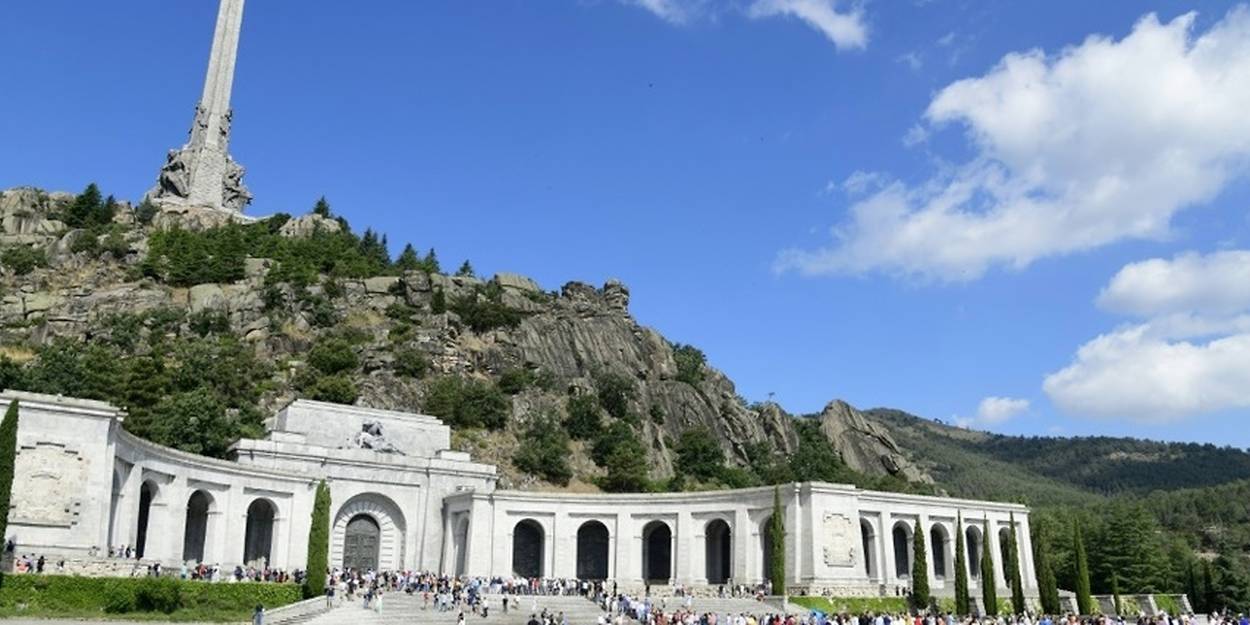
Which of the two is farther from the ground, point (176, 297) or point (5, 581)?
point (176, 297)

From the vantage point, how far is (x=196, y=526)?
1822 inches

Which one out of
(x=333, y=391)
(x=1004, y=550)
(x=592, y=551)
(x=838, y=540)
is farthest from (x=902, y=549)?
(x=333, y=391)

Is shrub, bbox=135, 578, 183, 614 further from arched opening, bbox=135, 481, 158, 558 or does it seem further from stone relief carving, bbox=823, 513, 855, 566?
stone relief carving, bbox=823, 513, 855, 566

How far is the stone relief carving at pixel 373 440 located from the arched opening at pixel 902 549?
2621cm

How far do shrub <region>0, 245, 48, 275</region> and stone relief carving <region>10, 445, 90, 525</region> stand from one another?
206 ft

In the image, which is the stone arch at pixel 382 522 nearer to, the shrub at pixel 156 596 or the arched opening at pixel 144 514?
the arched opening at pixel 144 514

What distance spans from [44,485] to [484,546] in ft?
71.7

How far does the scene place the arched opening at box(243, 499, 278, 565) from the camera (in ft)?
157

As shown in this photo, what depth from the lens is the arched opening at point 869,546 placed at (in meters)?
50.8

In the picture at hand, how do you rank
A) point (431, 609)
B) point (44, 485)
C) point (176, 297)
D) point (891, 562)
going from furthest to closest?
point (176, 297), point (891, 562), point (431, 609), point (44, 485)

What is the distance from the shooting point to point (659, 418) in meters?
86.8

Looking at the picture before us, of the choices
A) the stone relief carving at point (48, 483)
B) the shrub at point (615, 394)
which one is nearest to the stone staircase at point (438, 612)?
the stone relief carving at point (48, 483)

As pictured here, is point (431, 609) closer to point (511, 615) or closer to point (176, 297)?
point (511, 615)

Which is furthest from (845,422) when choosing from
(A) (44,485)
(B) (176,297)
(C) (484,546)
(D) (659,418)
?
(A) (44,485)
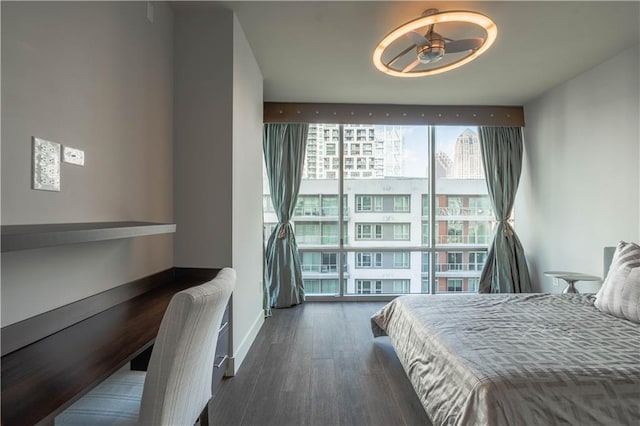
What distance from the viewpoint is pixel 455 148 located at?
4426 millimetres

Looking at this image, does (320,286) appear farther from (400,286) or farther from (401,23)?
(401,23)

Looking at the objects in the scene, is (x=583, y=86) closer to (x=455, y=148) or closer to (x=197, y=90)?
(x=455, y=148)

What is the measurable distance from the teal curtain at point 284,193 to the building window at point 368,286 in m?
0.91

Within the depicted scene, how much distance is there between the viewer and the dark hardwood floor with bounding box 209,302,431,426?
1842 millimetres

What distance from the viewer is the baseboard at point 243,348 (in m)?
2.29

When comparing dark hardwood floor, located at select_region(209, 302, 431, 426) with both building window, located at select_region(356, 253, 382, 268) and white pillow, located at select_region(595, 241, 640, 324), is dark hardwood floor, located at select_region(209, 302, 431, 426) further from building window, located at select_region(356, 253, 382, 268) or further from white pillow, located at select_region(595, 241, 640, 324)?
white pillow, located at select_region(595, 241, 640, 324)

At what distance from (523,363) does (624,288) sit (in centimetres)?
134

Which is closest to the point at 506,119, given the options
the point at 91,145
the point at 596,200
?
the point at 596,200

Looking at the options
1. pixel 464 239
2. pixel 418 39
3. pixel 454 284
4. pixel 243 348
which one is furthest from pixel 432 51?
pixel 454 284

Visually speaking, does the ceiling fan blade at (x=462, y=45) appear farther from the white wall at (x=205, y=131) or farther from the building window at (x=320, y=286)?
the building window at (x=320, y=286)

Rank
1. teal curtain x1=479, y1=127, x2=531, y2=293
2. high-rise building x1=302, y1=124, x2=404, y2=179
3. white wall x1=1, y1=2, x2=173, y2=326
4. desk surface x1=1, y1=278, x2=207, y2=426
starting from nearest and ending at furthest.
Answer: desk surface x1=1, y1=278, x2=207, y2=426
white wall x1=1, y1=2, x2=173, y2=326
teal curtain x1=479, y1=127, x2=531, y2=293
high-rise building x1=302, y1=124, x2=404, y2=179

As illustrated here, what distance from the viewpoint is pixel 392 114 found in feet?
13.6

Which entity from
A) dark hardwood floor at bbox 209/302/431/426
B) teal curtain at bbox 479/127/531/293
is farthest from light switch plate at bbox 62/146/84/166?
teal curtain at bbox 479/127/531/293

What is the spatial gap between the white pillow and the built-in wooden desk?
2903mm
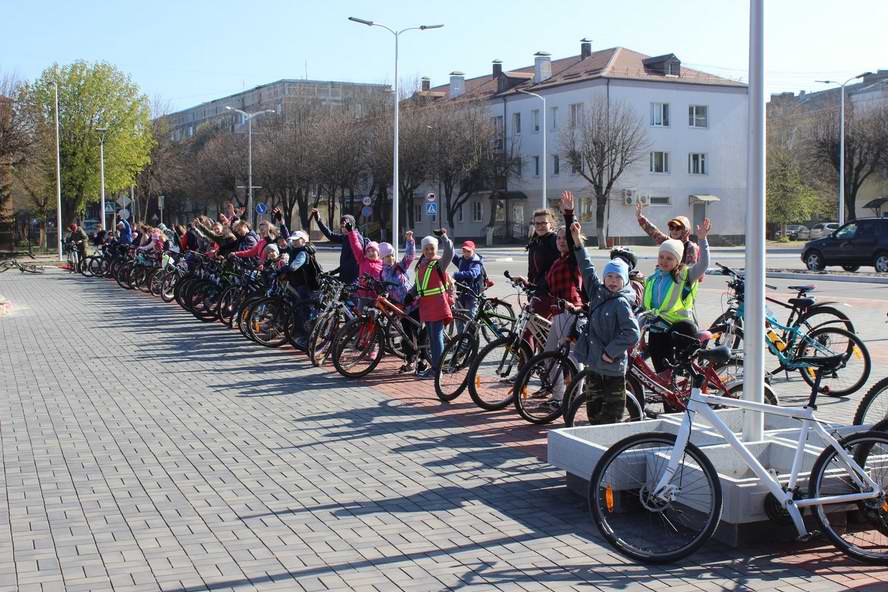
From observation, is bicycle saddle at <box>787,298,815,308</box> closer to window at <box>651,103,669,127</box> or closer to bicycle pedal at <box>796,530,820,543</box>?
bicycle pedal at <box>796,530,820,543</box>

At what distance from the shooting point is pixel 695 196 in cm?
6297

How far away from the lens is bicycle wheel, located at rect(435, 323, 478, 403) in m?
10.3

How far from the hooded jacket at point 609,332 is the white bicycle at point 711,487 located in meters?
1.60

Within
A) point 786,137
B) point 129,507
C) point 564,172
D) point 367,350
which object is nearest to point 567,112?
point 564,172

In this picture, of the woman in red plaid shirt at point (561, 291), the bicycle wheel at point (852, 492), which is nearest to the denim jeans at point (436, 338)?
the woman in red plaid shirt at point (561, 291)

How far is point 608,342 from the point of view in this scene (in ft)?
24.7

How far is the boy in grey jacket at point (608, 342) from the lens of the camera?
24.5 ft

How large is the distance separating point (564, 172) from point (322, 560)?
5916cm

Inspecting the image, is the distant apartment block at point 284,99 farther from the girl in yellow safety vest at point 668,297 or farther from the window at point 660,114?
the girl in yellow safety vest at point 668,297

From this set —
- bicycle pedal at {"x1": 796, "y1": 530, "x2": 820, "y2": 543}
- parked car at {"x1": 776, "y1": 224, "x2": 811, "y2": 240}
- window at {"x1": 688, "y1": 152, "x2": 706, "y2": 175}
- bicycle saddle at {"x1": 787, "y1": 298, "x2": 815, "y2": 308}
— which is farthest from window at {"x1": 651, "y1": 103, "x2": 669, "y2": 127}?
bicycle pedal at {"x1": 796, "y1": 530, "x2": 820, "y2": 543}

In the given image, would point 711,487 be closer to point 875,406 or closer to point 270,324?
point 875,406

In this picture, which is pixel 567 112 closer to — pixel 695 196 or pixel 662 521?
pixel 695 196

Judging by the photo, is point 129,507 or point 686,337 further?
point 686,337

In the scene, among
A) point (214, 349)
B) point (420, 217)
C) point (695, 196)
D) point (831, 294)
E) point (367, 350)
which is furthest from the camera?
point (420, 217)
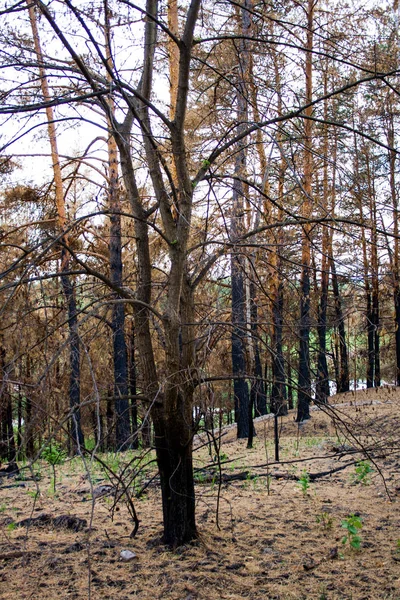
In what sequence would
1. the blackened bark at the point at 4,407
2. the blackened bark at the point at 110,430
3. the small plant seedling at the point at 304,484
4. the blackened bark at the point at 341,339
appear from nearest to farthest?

## Written exercise
Reproduce all of the data above word for word, omitting the pictures.

## The reply
Which of the two is farther from the ground, point (176, 297) or point (5, 581)?
point (176, 297)

From the vantage point, how far is (x=196, y=526)?
1822 inches

Which one out of
(x=333, y=391)
(x=1004, y=550)
(x=592, y=551)
(x=838, y=540)
is farthest from (x=902, y=549)?
(x=333, y=391)

Is shrub, bbox=135, 578, 183, 614 further from arched opening, bbox=135, 481, 158, 558 or does it seem further from stone relief carving, bbox=823, 513, 855, 566?
stone relief carving, bbox=823, 513, 855, 566

How far is the stone relief carving at pixel 373 440 located from the arched opening at pixel 902 549?
2621cm

How far do shrub <region>0, 245, 48, 275</region> and stone relief carving <region>10, 445, 90, 525</region> stand from one another?
206 ft

In the image, which is the stone arch at pixel 382 522 nearer to, the shrub at pixel 156 596 or the arched opening at pixel 144 514?
the arched opening at pixel 144 514

What distance spans from [44,485] to [484,546] in ft?
71.7

How far does the scene place the arched opening at box(243, 499, 278, 565) from the camera (in ft)?
157

As shown in this photo, what depth from the lens is the arched opening at point 869,546 placed at (in meters)?
50.8

In the picture at hand, how do you rank
A) point (431, 609)
B) point (44, 485)
C) point (176, 297)
D) point (891, 562)
going from furthest to closest?
point (176, 297), point (891, 562), point (431, 609), point (44, 485)

What is the distance from the shooting point to point (659, 418) in meters?
86.8

Looking at the picture before us, of the choices
A) the stone relief carving at point (48, 483)
B) the shrub at point (615, 394)
which one is nearest to the stone staircase at point (438, 612)?
the stone relief carving at point (48, 483)

As pictured here, is point (431, 609) closer to point (511, 615) or closer to point (176, 297)?
point (511, 615)

Which is furthest from (845,422) when choosing from
(A) (44,485)
(B) (176,297)
(C) (484,546)
(D) (659,418)
?
(A) (44,485)
What distance from the viewpoint is pixel 455 148 located at?
4426 millimetres

Looking at this image, does (320,286) appear farther from (400,286) or farther from (401,23)?
(401,23)

Looking at the objects in the scene, is (x=583, y=86) closer to (x=455, y=148) or closer to (x=197, y=90)?
(x=455, y=148)

What is the measurable distance from the teal curtain at point 284,193 to the building window at point 368,286 in m?
0.91

Within the depicted scene, how much distance is there between the viewer and the dark hardwood floor with bounding box 209,302,431,426?
1842 millimetres

What distance from the viewer is the baseboard at point 243,348 (in m)?
2.29

When comparing dark hardwood floor, located at select_region(209, 302, 431, 426) with both building window, located at select_region(356, 253, 382, 268) and white pillow, located at select_region(595, 241, 640, 324), is dark hardwood floor, located at select_region(209, 302, 431, 426) further from building window, located at select_region(356, 253, 382, 268) or further from white pillow, located at select_region(595, 241, 640, 324)?
white pillow, located at select_region(595, 241, 640, 324)

At what distance from (523,363) does (624,288) sit (in centimetres)?
134

Which is closest to the point at 506,119, given the options
the point at 91,145
the point at 596,200
?
the point at 596,200

Looking at the options
1. pixel 464 239
2. pixel 418 39
3. pixel 454 284
4. pixel 243 348
which one is furthest from pixel 432 51?
pixel 454 284

Visually speaking, does the ceiling fan blade at (x=462, y=45) appear farther from the white wall at (x=205, y=131) or farther from the building window at (x=320, y=286)?
the building window at (x=320, y=286)

Rank
1. teal curtain x1=479, y1=127, x2=531, y2=293
2. high-rise building x1=302, y1=124, x2=404, y2=179
3. white wall x1=1, y1=2, x2=173, y2=326
4. desk surface x1=1, y1=278, x2=207, y2=426
starting from nearest and ending at furthest.
Answer: desk surface x1=1, y1=278, x2=207, y2=426
white wall x1=1, y1=2, x2=173, y2=326
teal curtain x1=479, y1=127, x2=531, y2=293
high-rise building x1=302, y1=124, x2=404, y2=179

As illustrated here, what distance from the viewpoint is pixel 392 114 found in feet?
13.6

Which entity from
A) dark hardwood floor at bbox 209/302/431/426
B) teal curtain at bbox 479/127/531/293
is farthest from light switch plate at bbox 62/146/84/166?
teal curtain at bbox 479/127/531/293

What is the spatial gap between the white pillow and the built-in wooden desk?
2903mm
From observation, is bicycle saddle at <box>787,298,815,308</box> closer to window at <box>651,103,669,127</box> or closer to bicycle pedal at <box>796,530,820,543</box>?
bicycle pedal at <box>796,530,820,543</box>

At what distance from the shooting point is pixel 695 196 in cm?
6297

How far away from the lens is bicycle wheel, located at rect(435, 323, 478, 403) in m?
10.3

How far from the hooded jacket at point 609,332 is the white bicycle at point 711,487 located in meters?
1.60

Within
A) point 786,137
B) point 129,507
C) point 564,172
D) point 367,350
which object is nearest to point 567,112?
point 564,172

In this picture, of the woman in red plaid shirt at point (561, 291), the bicycle wheel at point (852, 492), which is nearest to the denim jeans at point (436, 338)?
the woman in red plaid shirt at point (561, 291)

How far is point 608,342 from the point of view in this scene (in ft)?
24.7

How far is the boy in grey jacket at point (608, 342) from the lens of the camera?
24.5 ft

How large is the distance separating point (564, 172) from point (322, 560)?
5916cm

Inspecting the image, is the distant apartment block at point 284,99 farther from the girl in yellow safety vest at point 668,297 or farther from the window at point 660,114?
the girl in yellow safety vest at point 668,297

From this set —
- bicycle pedal at {"x1": 796, "y1": 530, "x2": 820, "y2": 543}
- parked car at {"x1": 776, "y1": 224, "x2": 811, "y2": 240}
- window at {"x1": 688, "y1": 152, "x2": 706, "y2": 175}
- bicycle saddle at {"x1": 787, "y1": 298, "x2": 815, "y2": 308}
— which is farthest from window at {"x1": 651, "y1": 103, "x2": 669, "y2": 127}?
bicycle pedal at {"x1": 796, "y1": 530, "x2": 820, "y2": 543}

In the given image, would point 711,487 be closer to point 875,406 or closer to point 270,324?
point 875,406

In this picture, which is pixel 567 112 closer to — pixel 695 196 or pixel 662 521?
pixel 695 196

Judging by the photo, is point 129,507 or point 686,337 further?
point 686,337

In the scene, among
A) point (214, 349)
B) point (420, 217)
C) point (695, 196)
D) point (831, 294)
E) point (367, 350)
which is furthest from the camera?
point (420, 217)
In what sequence would
1. the blackened bark at the point at 4,407
2. the blackened bark at the point at 110,430
3. the small plant seedling at the point at 304,484
4. the blackened bark at the point at 341,339
appear from nearest to farthest?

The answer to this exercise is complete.